Cholesterol plays a myriad of important functions in the body, ranging from cellular membrane physiology and dietary nutrient absorption to reproductive functions and stress responses.1 However, high cholesterol is a risk factor for the development of atherosclerotic cardiovascular disease (ASCVD), along with other risk factors such as diabetes, smoking, and hypertension. ASCVD includes coronary heart disease (CHD), stroke, and peripheral artery disease, and is one of the leading causes of death in the United States.2 According to the 2018 cholesterol guidelines3 by the American College of Cardiology and American Heart Association, varying intensities of statin therapy are recommended as adjunct therapies to a heart-healthy lifestyle and diet for patients with ASCVD. They are also recommended for the primary prevention of ASCVD for patients who have hypercholesterolemia and a high-risk of developing ASCVD. The most potent statins at maximal doses can reduce low-density lipoprotein cholesterol (LDL-C) by 55% to 60% on average.4
Statins are a class of medications that lower cholesterol levels by inhibiting hydroxymethyglutaryl-CoA (HMG-CoA) reductase enzyme.5,6 HMG-CoA reductase enzyme is an early rate-limiting step in cholesterol biosynthesis and converts HMG-CoA to mevalonate in the “mevalonate pathway”. The mevalonate pathway is a multi-branch biosynthetic pathway for cellular cholesterol synthesis. Statins lower cholesterol biosynthesis by acting on a crucial step in this pathway by selectively inhibiting the HMG-CoA reductase enzyme in the liver. This results in reduced mevalonate synthesis and decreased hepatic concentrations of cholesterol. This decrease in intracellular cholesterol biosynthesis leads to upregulated expression of HMG-CoA reductase and LDL-receptors (LDL-R) in hepatic cell membranes.7 The increased LDL-R expression facilitates the clearance of LDL-C particles circulating in the blood. In addition to lowering circulating LDL-C levels, statins can increase high-density lipoprotein cholesterol and reduce triglyceride concentration.
There are many other secondary mechanisms by which statins improve the profile of atherogenic lipoproteins in the blood.7 Statins inhibit hepatic synthesis of apolipoprotein B100 and the synthesis of triglyceride-rich lipoproteins. In addition to these lipid-modifying properties, statins show cardiovascular benefits by inhibiting nonsteroidal isoprenoid compound synthesis, improving endothelial cell function through vasodilation,5 and reducing smooth muscle cell proliferation and cholesterol accumulation. All these secondary effects result in reducing general inflammatory processes that partly decrease levels of C-Reactive Protein (CRP).8 Statin-induced decrease in levels of CRP has been linked to lower cardiovascular events even in patients without hypercholesterolemia.
References
- Tabas I. Cholesterol in health and disease. J Clin Invest. 2002;110(5):583-590.

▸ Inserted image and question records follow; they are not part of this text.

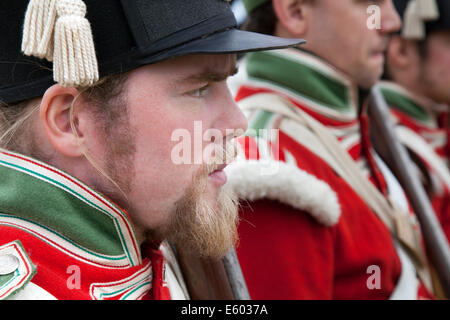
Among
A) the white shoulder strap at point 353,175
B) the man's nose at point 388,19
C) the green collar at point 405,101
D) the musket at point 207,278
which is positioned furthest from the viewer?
the green collar at point 405,101

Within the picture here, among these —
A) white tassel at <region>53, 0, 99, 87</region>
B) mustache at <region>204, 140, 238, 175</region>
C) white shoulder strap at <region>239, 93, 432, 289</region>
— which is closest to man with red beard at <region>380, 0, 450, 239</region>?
white shoulder strap at <region>239, 93, 432, 289</region>

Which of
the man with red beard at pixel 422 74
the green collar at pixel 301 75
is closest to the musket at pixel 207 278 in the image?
the green collar at pixel 301 75

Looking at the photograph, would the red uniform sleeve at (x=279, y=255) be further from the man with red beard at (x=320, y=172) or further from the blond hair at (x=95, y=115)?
the blond hair at (x=95, y=115)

- Kochanek KD, Murphy SL, Xu JQ, Arias E. Mortality in the United States, 2016. NCHS Data Brief, no 293. Hyattsville, MD: National Center for Health Statistics. 2017.
- Grundy SM, Stone NJ, Bailey AL, et al. 2018 AHA/ACC/AACVPR/AAPA/ABC/ACPM/ADA/AGS/APhA/ASPC/NLA/PCNA Guideline on the management of blood cholesterol: executive summary: a report of the American College of Cardiology/American Heart Association Task Force on clinical practice guidelines. J Am Coll Cardiol. 2018.
- Newman CB, Preiss D, Tobert JA, et al. Statin safety and associated adverse events: a scientific statement from the American Heart Association. Arterioscler Thromb Vasc Biol 2019; 39 (2): e38-e81.
- Sirtori CR. The pharmacology of statins. Pharmacol Res. 2014;88:3-11.
- Lennernas H, Fager G. Pharmacodynamics and pharmacokinetics of the HMG-CoA reductase inhibitors. Similarities and differences. Clin Pharmacokinet. 1997;32(5):403-425.
- Schachter M. Chemical, pharmacokinetic and pharmacodynamic properties of statins: an update. Fundam Clin Pharmacol. 2005;19(1):117-125.
- Albert MA, Danielson E, Rifai N, Ridker PM. Effect of statin therapy on C-reactive protein levels: the pravastatin inflammation/CRP evaluation (PRINCE): a randomized trial and cohort study. JAMA. 2001;286(1):64-70.